HOW TO COMPLETE THIS TASK:
Would you please return the lines of the material that contain the word "guide"?

════════════════════

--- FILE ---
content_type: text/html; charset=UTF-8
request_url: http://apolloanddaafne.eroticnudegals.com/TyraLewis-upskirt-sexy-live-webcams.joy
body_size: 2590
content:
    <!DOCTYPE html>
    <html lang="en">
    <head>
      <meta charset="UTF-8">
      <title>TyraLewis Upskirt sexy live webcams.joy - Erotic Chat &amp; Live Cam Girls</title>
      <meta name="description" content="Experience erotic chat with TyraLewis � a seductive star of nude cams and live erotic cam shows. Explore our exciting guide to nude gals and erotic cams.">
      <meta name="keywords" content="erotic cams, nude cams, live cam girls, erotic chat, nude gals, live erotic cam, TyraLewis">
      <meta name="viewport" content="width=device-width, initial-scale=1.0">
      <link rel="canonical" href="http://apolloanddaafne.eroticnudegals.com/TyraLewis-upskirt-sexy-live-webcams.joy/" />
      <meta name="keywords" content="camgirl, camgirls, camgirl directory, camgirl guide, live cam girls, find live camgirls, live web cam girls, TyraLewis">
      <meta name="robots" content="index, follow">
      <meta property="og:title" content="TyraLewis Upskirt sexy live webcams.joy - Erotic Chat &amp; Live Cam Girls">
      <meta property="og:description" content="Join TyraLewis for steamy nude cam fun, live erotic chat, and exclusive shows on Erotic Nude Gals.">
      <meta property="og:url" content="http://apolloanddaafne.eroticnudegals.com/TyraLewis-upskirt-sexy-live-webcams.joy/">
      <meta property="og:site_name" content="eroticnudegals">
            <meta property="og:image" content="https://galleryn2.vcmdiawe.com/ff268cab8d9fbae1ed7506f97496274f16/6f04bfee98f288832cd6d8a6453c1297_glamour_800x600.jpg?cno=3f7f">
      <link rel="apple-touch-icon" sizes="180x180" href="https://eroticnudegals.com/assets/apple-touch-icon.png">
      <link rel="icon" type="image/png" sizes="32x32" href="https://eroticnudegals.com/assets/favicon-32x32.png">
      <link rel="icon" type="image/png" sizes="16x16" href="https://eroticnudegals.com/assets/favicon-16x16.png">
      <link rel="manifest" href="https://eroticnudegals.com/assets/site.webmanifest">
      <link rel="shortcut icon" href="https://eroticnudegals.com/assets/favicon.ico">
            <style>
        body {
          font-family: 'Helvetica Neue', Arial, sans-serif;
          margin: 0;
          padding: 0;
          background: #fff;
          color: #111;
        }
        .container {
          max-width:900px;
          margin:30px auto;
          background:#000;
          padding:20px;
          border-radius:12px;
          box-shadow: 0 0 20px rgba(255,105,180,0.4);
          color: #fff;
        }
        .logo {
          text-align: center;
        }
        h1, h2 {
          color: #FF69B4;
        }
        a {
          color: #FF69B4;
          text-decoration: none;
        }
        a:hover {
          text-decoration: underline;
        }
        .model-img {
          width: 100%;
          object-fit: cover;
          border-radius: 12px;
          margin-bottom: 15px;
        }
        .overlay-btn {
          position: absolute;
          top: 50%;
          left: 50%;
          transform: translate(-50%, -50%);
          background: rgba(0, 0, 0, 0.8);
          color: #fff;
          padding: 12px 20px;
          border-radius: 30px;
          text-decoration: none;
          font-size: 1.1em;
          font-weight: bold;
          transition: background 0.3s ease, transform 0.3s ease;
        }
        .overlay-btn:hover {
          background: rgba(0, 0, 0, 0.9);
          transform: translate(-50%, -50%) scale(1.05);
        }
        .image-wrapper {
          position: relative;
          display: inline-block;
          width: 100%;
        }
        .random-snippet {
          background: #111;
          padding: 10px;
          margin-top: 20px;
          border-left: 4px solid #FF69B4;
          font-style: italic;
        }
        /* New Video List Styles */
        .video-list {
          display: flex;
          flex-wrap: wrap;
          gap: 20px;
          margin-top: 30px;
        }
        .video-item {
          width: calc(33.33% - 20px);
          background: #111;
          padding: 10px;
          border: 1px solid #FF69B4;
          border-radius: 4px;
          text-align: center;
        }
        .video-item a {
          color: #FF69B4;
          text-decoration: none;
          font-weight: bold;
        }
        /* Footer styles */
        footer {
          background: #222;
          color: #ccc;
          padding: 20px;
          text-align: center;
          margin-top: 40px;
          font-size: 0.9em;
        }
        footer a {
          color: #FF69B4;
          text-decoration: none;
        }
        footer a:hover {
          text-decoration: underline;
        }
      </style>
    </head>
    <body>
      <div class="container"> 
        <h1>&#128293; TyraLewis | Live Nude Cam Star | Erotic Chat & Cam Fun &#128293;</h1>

════════════════════

YOUR SOLUTION:
      <meta name="description" content="Experience erotic chat with TyraLewis � a seductive star of nude cams and live erotic cam shows. Explore our exciting guide to nude gals and erotic cams.">
      <meta name="keywords" content="camgirl, camgirls, camgirl directory, camgirl guide, live cam girls, find live camgirls, live web cam girls, TyraLewis">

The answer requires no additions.